After a roll of the eyes (if not visible, then definitely in their heads), many hipsters will reply with something along the lines of, “You can call me what you will, I just like what I like.”

My search to define myself of and within a group of people has led me to discover a quite anomalous cultural nonpareil, whose fundamental focus is to not be obvious enough to be defined.

Perhaps this is why I cringed when I heard it being yelled at me out the window of a pick-up truck in the middle of the day.

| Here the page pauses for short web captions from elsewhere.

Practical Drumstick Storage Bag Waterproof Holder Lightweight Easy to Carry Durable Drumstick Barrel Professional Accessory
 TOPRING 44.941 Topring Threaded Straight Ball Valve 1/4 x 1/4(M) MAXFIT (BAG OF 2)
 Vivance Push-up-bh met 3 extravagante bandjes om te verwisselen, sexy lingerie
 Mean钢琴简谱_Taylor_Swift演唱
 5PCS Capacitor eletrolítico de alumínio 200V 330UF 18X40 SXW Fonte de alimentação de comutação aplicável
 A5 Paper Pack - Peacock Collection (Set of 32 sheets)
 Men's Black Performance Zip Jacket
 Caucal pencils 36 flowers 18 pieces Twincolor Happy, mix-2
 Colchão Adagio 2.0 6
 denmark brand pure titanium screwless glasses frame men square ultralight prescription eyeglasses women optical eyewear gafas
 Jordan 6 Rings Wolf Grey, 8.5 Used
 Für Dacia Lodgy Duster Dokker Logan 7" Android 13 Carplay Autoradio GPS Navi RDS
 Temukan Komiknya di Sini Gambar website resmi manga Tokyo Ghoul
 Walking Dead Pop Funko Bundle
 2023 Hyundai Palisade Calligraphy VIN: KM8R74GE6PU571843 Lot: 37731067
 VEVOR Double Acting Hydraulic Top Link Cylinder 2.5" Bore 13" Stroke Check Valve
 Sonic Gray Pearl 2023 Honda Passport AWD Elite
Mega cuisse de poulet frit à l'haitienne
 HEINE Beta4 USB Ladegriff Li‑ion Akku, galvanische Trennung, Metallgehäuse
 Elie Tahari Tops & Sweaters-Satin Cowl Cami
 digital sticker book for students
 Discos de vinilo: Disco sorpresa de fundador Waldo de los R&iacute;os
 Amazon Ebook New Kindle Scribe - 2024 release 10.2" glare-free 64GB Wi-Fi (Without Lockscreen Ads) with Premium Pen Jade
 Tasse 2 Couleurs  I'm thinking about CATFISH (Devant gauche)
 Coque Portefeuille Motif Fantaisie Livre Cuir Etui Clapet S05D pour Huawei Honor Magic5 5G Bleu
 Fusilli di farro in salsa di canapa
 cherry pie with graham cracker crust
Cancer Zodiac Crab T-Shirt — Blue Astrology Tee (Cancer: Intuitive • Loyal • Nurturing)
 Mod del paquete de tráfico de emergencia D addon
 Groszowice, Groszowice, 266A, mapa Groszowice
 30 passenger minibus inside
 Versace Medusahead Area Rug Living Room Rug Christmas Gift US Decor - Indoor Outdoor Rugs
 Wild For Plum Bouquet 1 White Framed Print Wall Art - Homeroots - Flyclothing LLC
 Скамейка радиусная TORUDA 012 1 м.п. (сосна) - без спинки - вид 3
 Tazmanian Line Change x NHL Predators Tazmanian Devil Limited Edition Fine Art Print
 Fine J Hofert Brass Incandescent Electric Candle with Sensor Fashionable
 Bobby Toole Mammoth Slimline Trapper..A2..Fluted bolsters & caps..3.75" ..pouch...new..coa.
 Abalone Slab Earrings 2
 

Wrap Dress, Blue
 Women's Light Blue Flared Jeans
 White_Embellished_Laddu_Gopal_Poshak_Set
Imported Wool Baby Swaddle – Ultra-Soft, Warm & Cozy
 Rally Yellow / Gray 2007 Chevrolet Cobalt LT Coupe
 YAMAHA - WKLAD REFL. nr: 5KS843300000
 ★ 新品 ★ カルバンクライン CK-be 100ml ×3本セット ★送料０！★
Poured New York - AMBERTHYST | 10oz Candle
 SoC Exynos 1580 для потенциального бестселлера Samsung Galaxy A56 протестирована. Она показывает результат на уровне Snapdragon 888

Hipster is a strange and peculiar, yet simultaneously familiar, subset of popular culture that manages to maintain a sort of liquid state of conventionality by constantly changing and remaining unconventional.

Consequently, the hipster is a fanatic like none other. An anti-fanatic fanatic so to speak, whose existence can be summed up in a contradictory statement, which confidently declares, ‘I am, therefore I am not.’

And there, I believe, lies the one hipster constant — the true spirit of the hipster.